Use of a DNA hybridization method to verify results of screening for methicillin resistance in staphylococci.

Tests were performed by the disk diffusion method, agar dilution method and the E test to determine the susceptibility to methicillin and oxacillin of clinical isolates and control strains of Staphylococcus aureus (n = 106) and coagulase-negative species (n = 131). Results were compared with those of a dot blot DNA hybridization test, in which the mecA gene was detected using an oligonucleotide probe selected from the mecA gene. Among the Staphylococcus aureus strains the mecA gene was found in all but two strains inhibited by > or = 8 mg/l of methicillin and all but two strains inhibited by > or = 4 mg/l of oxacillin.
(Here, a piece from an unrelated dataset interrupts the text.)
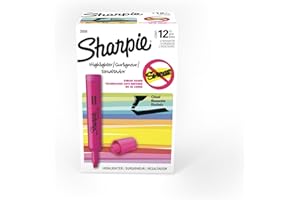 Sharpie Tank Style Highlighters Chisel Tip Fluorescent Pink Box of 12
A disk test using either 1 microgram oxacillin or 10 micrograms methicillin and a tentative resistance breakpoint of < or = 10 mm gave the best agreement with the hybridization test. For coagulase-negative staphylococci 34 of 35 strains inhibited by > or = 8 mg/l methicillin hybridized with the probe as well as 58 of 82 strains inhibited by 1-4 mg/l; 93 of 97 strains inhibited by > or = 0.5 mg/l oxacillin were also positive in the probe test. Using the 1 microgram oxacillin disk and a resistance breakpoint of < or = 10 mm good agreement was obtained between results of the disk diffusion and DNA hybridization tests. It is suggested that this genotypic method for detection of methicillin resistance is used as a reference method for routine methods.